All athletes are confronted with the ruthless nature of the sport. There are no second chances if you fall in your first contest whether it’s a Grand Prix, a World Championships or an Olympic Games.
Whether you are a revered champion, a debutant or a teenage prodigy, your day, your competition, can be over in a heartbeat.
You can travel from the other side of the world, after a lengthy training camp, carefully manage your weight, study footage of your opponents and be dripping with sweat in your warm-up and still, minutes later, your day can be over and you’re packing away your judogi.
Brazilian legend Leandro GUILHEIRO (BRA), the first Brazilian judoka to win medals at two consecutive Olympics, experienced this first hand in Marrakech and it’s all too familiar an occurrence in recent times for the renowned -81kg judoka.
The 35-year-old, who self-funded his participation in Morocco after being approved to represent his country by his national federation, CBJ, narrowly lost his opening contest in Marrakech to Alfonso URQUIZA SOLANA (ESP) after being disqualified after receiving three shidos.
“I’m so frustrated, I really felt like I could throw him,” said GUILHEIRO after conscientiously packing away his judogi in the warm area.
“The score (waza-ari) was cancelled a little bit later and then I was disqualified for a third shido, for the issue with my judogi and I didn’t know this rule where you now get a shido for not automatically tidying your gi.
“I always try to throw for ippon, this is my ambition in every contest, and to throw and then lose again on shidos really disappoints me,” said the Esporte Clube Pinheiros fighter.
In the run up to the London 2012 Olympics, GUILHEIRO was at the forefront of the sport as household name and a back-to-back Olympic bronze medallist and 2011 world silver medallist.
The São Paulo native was famed for his classical style of judo with beautiful techniques including a textbook uchi-mata, a gravity-defying hane-goshi and a ippon seoi-nage which was his throw of choice in his contest in Morocco this morning.
“I had a great chance to win my third Olympic medal in London but it didn't work out for me and this memory is still with me,” said GUILHEIRO whose last IJF medal came back in 2011 when he took silver at the Tokyo Grand Slam.
Then the challenges started.
“I had a ligament ripped off, I had to have four surgeries and I wasn’t in a good place personally and I missed my Olympics in my home in Rio 2016 as I battled with injuries.
“When I returned in 2015, judo felt like a different sport to me. There was a lot of rule changes and I had to try to change many things in my judo.
“I came back in a rush, there was pressure, I wanted to be there, everyone wanted me to be fighting and winning and I started to pick up other injuries. I had some back problems.
“Today I feel good physically and technically, my mind is good, I am enjoying judo.

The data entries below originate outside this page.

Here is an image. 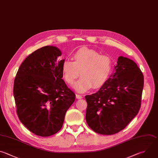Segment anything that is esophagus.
Returning a JSON list of instances; mask_svg holds the SVG:
<instances>
[{
  "instance_id": "esophagus-1",
  "label": "esophagus",
  "mask_w": 158,
  "mask_h": 158,
  "mask_svg": "<svg viewBox=\"0 0 158 158\" xmlns=\"http://www.w3.org/2000/svg\"><path fill=\"white\" fill-rule=\"evenodd\" d=\"M76 98H77V99H82V98H83V96H82V95H80V94H76Z\"/></svg>"
}]
</instances>
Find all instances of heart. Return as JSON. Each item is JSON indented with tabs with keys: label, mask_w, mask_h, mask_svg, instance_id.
<instances>
[{
	"label": "heart",
	"mask_w": 158,
	"mask_h": 158,
	"mask_svg": "<svg viewBox=\"0 0 158 158\" xmlns=\"http://www.w3.org/2000/svg\"><path fill=\"white\" fill-rule=\"evenodd\" d=\"M73 60L66 59L63 62L62 73L69 85H72L81 73L82 76L73 86L74 89L80 93L88 91L93 85L97 88L103 85L112 71L111 57L93 49H80L73 54Z\"/></svg>",
	"instance_id": "1"
}]
</instances>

I feel so good in training, I have the best training partners in the world, my issue is bringing this to a competition and performing as I know I still can.”
Despite a humbling and hurtful defeat in the second contest of the day, GUILHEIRO, as we would always expect of him, showed his class and exemplary etiquette.

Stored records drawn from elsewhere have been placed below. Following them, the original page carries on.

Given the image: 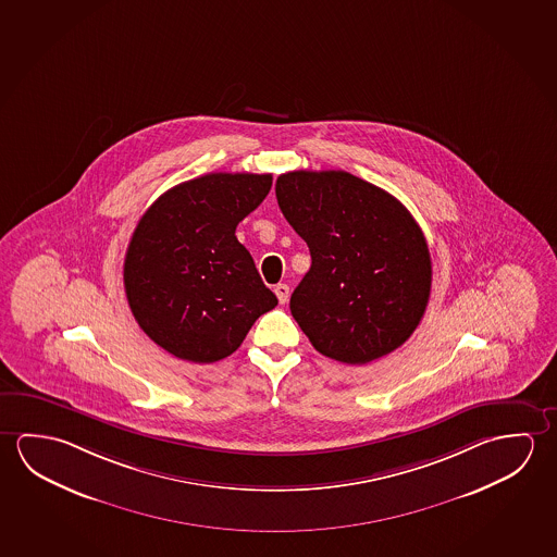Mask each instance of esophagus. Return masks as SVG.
Returning a JSON list of instances; mask_svg holds the SVG:
<instances>
[{
    "label": "esophagus",
    "mask_w": 557,
    "mask_h": 557,
    "mask_svg": "<svg viewBox=\"0 0 557 557\" xmlns=\"http://www.w3.org/2000/svg\"><path fill=\"white\" fill-rule=\"evenodd\" d=\"M275 295H277V299L282 305L289 301V285H285V283H277L274 287Z\"/></svg>",
    "instance_id": "34e87169"
}]
</instances>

Win or loss, respect is judo’s greatest attribute and GUILHEIRO knows what regardless of the result he remains an example to others.

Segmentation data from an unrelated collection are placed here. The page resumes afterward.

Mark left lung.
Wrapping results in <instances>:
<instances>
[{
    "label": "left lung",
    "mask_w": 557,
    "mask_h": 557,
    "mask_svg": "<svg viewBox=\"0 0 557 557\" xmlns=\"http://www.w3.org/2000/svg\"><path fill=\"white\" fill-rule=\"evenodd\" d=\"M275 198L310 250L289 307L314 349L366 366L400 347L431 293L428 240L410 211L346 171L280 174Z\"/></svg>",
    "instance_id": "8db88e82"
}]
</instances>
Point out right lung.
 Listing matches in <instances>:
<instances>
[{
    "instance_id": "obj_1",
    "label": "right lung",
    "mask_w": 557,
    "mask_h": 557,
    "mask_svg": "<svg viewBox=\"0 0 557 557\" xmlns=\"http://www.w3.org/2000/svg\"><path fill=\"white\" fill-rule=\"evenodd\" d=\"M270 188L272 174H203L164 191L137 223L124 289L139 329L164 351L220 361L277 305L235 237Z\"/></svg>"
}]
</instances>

“Respect is the most important part of our sport,” he said with conviction.
“In life you learn to lose, to fall and to pick yourself up and to continue and that’s judo. Nobody has any fault, if you win or lose, you are equal as persons and as athletes.
“My education in judo has been a very Japanese style and I’m grateful for that, it explains my character in the sport and in my life.”
Inevitably, for a 35-year-old elite athlete, the conversation moves towards the unavoidable subject of the future.
“I have no idea about my future," he says, before adding: “but I believe I can still achieve things in this sport, I can still win medals and I still have the desire right now.
“I want to overcome my challenges now, it’s a hard time, but I’m still standing and my mind is strong.”
“I don't feel like self funding is bad, I’m investing in my dream.”
GUILHEIRO starts his 24-hour trip home back to Brazil on Sunday, which includes an eight-hour layover in Paris, but he does this without hesitation.
“I’m determined, I can’t tell you why I keep going, why I do the long travel, but I still have a fire inside me.”